# Some Advice?



## GOTGRAPES? (Feb 15, 2007)

So ive had my plants hanging for 2 days in a cool dark closet. i also have a small fan blowing underneath them but not directly at them. This I believe will give good curculation in the closet. Do you guys have any advice for me as far as what im doing right now and for the next stages?


----------



## THE BROTHER'S GRUNT (Feb 16, 2007)

*Sounds good so far. Next thing ya wanna do is wait until you can snap the stems with your hand. Once you can do this it's time for the curing jars. Once your buds are in the curing jars they must be opened up once a day for 20 minutes at a time. Be sure and move your buds around in the jar so they all get air. Just give the jar a little shake.
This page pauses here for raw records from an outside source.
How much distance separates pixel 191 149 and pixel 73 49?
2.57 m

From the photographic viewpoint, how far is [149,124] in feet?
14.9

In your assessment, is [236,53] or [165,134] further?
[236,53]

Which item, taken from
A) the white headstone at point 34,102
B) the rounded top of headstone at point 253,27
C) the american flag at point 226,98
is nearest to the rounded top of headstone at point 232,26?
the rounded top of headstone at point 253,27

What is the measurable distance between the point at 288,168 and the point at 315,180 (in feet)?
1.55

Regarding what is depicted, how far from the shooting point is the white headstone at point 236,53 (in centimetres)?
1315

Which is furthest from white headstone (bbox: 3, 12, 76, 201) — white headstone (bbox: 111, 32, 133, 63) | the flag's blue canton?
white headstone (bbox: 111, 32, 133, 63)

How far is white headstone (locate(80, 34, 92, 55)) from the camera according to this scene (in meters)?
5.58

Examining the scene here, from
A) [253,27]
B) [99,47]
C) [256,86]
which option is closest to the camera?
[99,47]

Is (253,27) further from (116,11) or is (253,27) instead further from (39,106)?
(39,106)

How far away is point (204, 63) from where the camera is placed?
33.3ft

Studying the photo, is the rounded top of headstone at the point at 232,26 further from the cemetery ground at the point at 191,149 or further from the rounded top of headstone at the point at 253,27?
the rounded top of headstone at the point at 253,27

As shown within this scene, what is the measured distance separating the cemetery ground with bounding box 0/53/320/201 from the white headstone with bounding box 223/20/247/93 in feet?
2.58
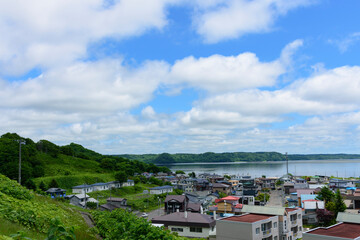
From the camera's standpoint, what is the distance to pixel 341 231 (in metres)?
17.7

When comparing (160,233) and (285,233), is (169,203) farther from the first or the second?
(160,233)

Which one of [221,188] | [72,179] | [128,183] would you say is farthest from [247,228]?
[221,188]

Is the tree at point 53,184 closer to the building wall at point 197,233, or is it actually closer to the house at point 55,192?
the house at point 55,192

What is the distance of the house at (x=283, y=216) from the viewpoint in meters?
24.8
Do this everyday and you should be good to go. *


----------



## GOTGRAPES? (Feb 19, 2007)

thanks. how long should i leave them in jars?? i was thinkin a couple weeks.


----------



## mrspliffy (Nov 30, 2008)

youll be doing well if you can hang on a coulpe of weeks my friend!if you can im sure shes gonna really hit the spot.im on my first grow however i know the benifits of curing some good weed,youve took the time to grow her she be polite aand give her time to leave in peace...lol happy toking:hubba:


----------



## gettinggray1964 (Nov 30, 2008)

keep your bud in jars until it is gone.... sealed glass jars are the best way to store your bud....


----------



## andy52 (Nov 30, 2008)

yep,all that


----------



## AJNAG EKOMS18 (Mar 5, 2009)

Is it possible to cure weed that is old?????
lets say it did not have da best taste or smell.could i put it in a jar and cure it again???


----------



## mrspliffy (Mar 5, 2009)

i'd guess that its too late to cure ya smoke as it sounds like its rotting away hurry up dude smoke the booty ya know it aint gonaa be fruity!the curing process should be as soon as 80%moisture release(usually7-10 days from harvest depending on ya process):hubba: i aint no expert be im a learnin boss


----------